Em contraste, se a ciência e a razão assim o ditarem, os radicalmente iluminados estão abertos a uma ruptura completa com a tradição passada e suas instituições. Com relação à psiquiatria, isto inclui: eliminar o poder que a APA tem sobre a sociedade civil através de suas declarações de doenças mentais; abolir hierarquias institucionais nas quais indivíduos com ampla experiência em recuperação mas sem títulos profissionais têm pouco ou nenhum poder; e priorizar variáveis sociais e políticas sociais que afetam o bem-estar emocional.

Para aqueles que pensam que radical significa algo “extremo demais” e “ruim”, é importante ter em mente que por mais radical que fosse um pensador como Spinoza em sua época, não há nada no que ele disse que hoje seja considerado pelos pensadores progressistas como sendo politicamente radical demais; e, de fato, os pensadores progressistas modernos realmente vêem Spinoza como não suficientemente progressista em alguns assuntos.
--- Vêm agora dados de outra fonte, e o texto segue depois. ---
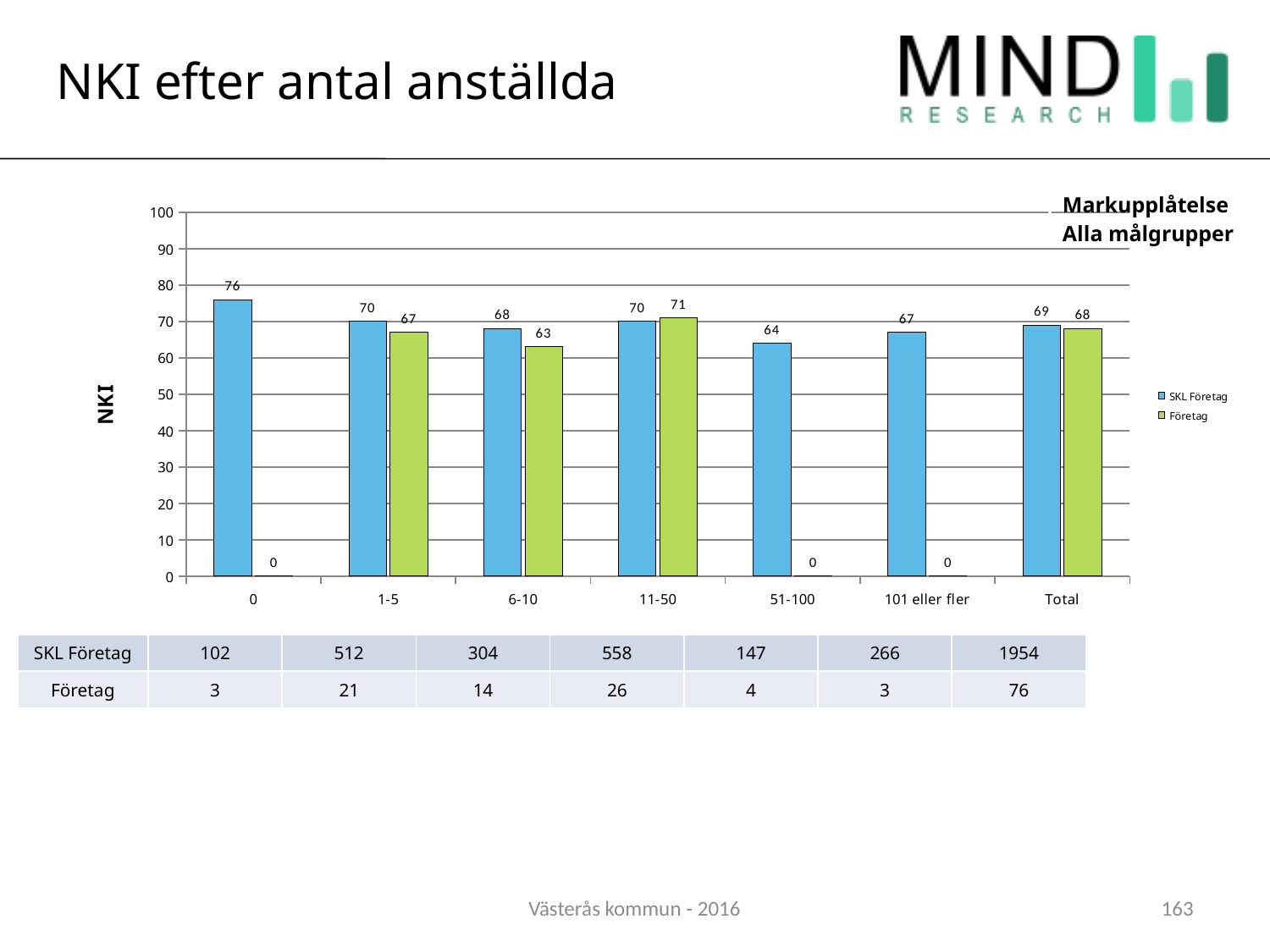
In the 11-50 employees category, which series has the higher NKI value, SKL Företag or Företag? Företag What is the NKI value for SKL Företag in the 0 employees category? 76 What is the NKI value for Företag in the 6-10 employees category? 63 How many categories are shown on the x axis of the chart? 7 Which category has the lowest NKI value for SKL Företag? 51-100 What kind of chart is shown on the slide? Bar chart Is the NKI value for SKL Företag in the 51-100 category greater or less than 70? less How many series does the chart legend list? 2 What is the difference between the SKL Företag and Företag NKI values in the 1-5 employees category? 3 What is the NKI value for Företag in the 11-50 employees category? 71 What is the NKI value for SKL Företag in the Total category? 69 Which category has the highest NKI value for SKL Företag? 0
Da mesma forma, nos anos 1850, por mais radicais que os republicanos radicais fossem em suas opiniões sobre os afro-americanos e a abolição da escravidão, não há nada sobre suas opiniões que hoje seria considerado demasiado radical pela maioria dos americanos; e na verdade, muitos progressistas hoje considerariam os republicanos radicais como não suficientemente progressistas.

Isto deveria provocar os críticos da psiquiatria a considerar a possibilidade de que tão radicalmente quanto suas opiniões sobre a psiquiatria contemporânea sejam consideradas hoje, no futuro, estas opiniões podem muito bem ser vistas como não suficientemente progressistas.